Exercise objective: Only the lines from the one containing "[camera trap, expert-labeled]" through the one containing "common name: western chipmunks" should be printed, exactly as they appear below, with both ends included.

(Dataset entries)

# # # # #

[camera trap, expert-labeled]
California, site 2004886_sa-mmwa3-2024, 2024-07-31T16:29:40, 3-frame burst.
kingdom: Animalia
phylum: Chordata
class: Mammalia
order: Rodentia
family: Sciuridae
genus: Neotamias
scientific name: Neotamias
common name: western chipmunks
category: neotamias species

# # # # #

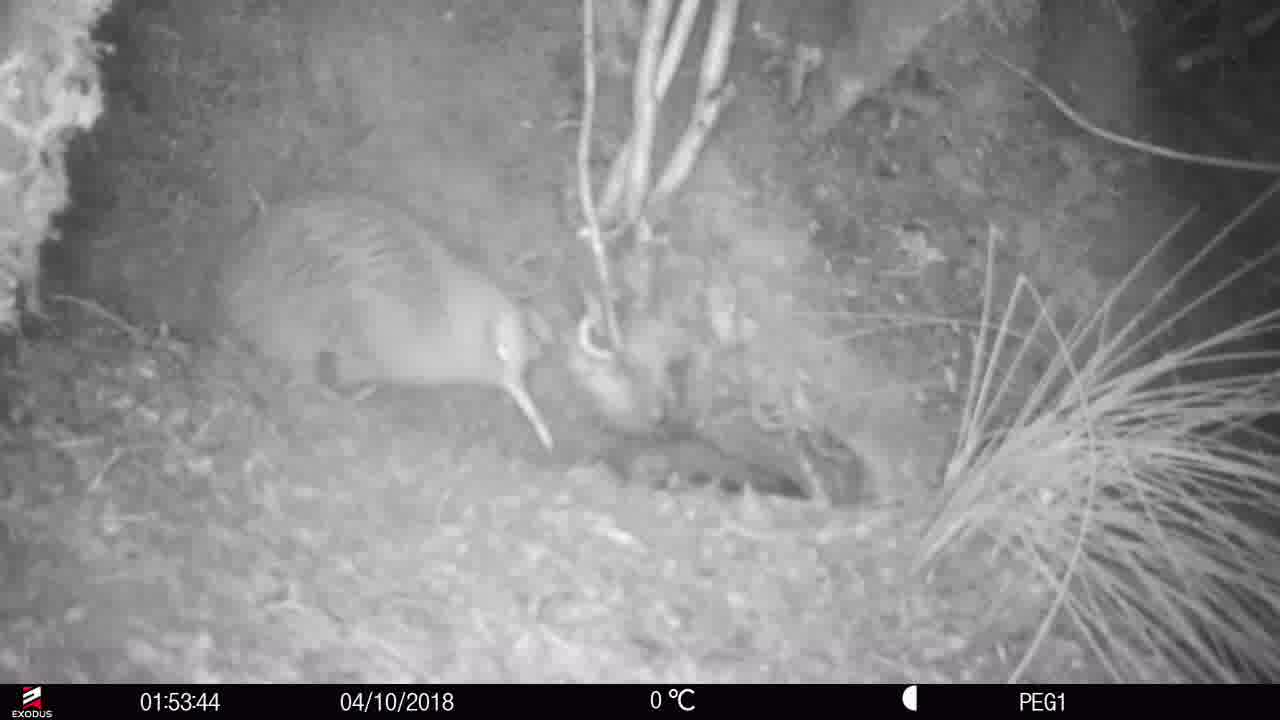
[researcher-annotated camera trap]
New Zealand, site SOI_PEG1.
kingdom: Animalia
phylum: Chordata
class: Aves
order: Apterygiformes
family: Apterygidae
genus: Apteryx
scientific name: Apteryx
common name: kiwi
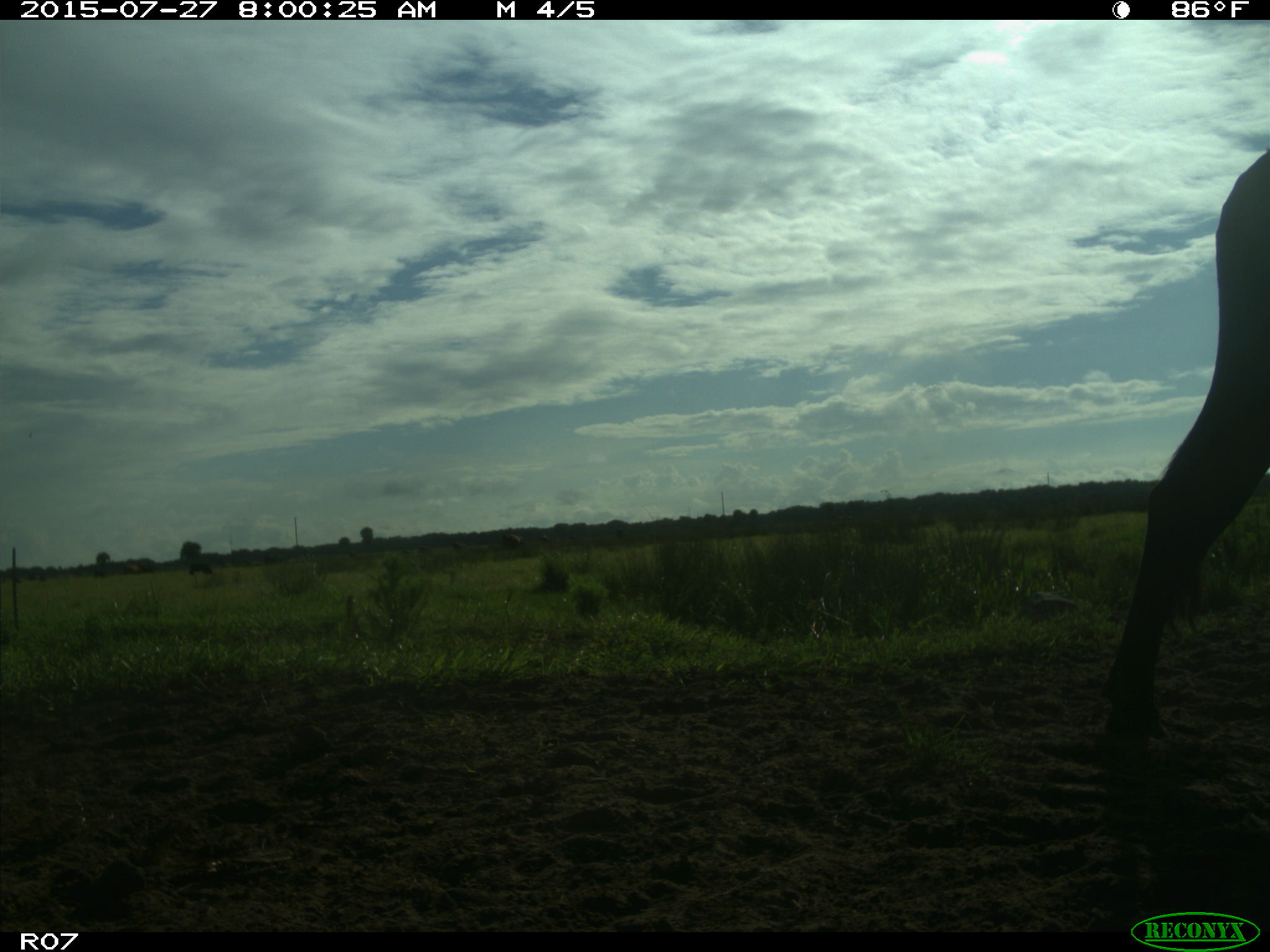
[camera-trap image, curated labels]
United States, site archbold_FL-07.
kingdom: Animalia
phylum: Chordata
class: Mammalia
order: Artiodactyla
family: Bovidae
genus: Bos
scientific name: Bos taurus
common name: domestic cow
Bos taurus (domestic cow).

# # # # #

Solved exercise:
[camera trap, expert-labeled]
California, site 2004886_sa-mmwa3-2024, 2024-07-31T16:29:40, 3-frame burst.
kingdom: Animalia
phylum: Chordata
class: Mammalia
order: Rodentia
family: Sciuridae
genus: Neotamias
scientific name: Neotamias
common name: western chipmunks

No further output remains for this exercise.